Scene question records
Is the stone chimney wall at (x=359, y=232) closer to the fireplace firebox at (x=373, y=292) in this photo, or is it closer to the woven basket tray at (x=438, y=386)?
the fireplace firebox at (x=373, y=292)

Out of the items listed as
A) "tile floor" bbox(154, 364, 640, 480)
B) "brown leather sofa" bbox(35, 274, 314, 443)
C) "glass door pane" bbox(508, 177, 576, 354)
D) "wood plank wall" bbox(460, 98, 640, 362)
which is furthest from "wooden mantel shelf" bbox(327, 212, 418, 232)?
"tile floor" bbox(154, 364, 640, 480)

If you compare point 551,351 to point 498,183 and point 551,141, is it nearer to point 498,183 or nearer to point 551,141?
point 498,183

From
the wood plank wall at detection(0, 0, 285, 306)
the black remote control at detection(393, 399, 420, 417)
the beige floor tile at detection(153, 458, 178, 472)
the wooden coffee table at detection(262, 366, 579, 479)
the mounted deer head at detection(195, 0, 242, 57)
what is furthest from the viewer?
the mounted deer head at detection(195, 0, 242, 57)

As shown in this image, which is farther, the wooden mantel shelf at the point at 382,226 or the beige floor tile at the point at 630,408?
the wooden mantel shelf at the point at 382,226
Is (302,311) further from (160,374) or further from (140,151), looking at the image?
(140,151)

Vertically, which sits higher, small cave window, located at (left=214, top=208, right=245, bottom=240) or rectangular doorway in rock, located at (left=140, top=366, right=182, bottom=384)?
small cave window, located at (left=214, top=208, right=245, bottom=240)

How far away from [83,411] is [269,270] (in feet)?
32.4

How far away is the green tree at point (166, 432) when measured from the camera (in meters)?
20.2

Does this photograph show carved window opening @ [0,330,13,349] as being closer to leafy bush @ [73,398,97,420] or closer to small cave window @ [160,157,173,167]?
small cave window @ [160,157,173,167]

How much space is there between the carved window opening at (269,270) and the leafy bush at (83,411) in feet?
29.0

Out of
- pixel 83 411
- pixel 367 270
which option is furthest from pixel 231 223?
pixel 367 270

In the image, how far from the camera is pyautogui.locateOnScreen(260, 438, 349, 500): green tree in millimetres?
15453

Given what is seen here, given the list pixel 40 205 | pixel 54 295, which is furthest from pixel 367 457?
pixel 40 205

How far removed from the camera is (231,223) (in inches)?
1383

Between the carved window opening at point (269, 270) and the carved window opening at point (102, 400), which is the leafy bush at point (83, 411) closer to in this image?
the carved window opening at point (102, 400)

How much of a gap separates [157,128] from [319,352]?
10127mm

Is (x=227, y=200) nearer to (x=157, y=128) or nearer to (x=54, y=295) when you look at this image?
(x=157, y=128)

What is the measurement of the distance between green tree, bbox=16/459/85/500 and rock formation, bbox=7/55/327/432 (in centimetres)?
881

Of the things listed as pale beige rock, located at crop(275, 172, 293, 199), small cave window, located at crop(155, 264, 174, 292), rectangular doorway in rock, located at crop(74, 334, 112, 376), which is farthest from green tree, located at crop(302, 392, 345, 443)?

§ **What is required**
Only the lines from the one containing "Given what is" to the end of the records should be repeated, exactly as they appear.

§ **Worked answer**
Given what is seen here, given the list pixel 40 205 | pixel 54 295, which is furthest from pixel 367 457?
pixel 40 205

How far removed from the camera is (231,223) (in inches)?
1383

Between the carved window opening at point (269, 270) and the carved window opening at point (102, 400), which is the leafy bush at point (83, 411) closer to in this image?
the carved window opening at point (102, 400)

How much of a gap separates [157,128] from [319,352]?
10127mm

Is (x=227, y=200) nearer to (x=157, y=128) or nearer to (x=54, y=295) when you look at this image?
(x=157, y=128)

What is the measurement of the distance between green tree, bbox=16/459/85/500 and rock formation, bbox=7/55/327/432 (in centimetres)?
881

Of the things listed as pale beige rock, located at crop(275, 172, 293, 199), small cave window, located at crop(155, 264, 174, 292), rectangular doorway in rock, located at crop(74, 334, 112, 376), which is farthest from green tree, located at crop(302, 392, 345, 443)?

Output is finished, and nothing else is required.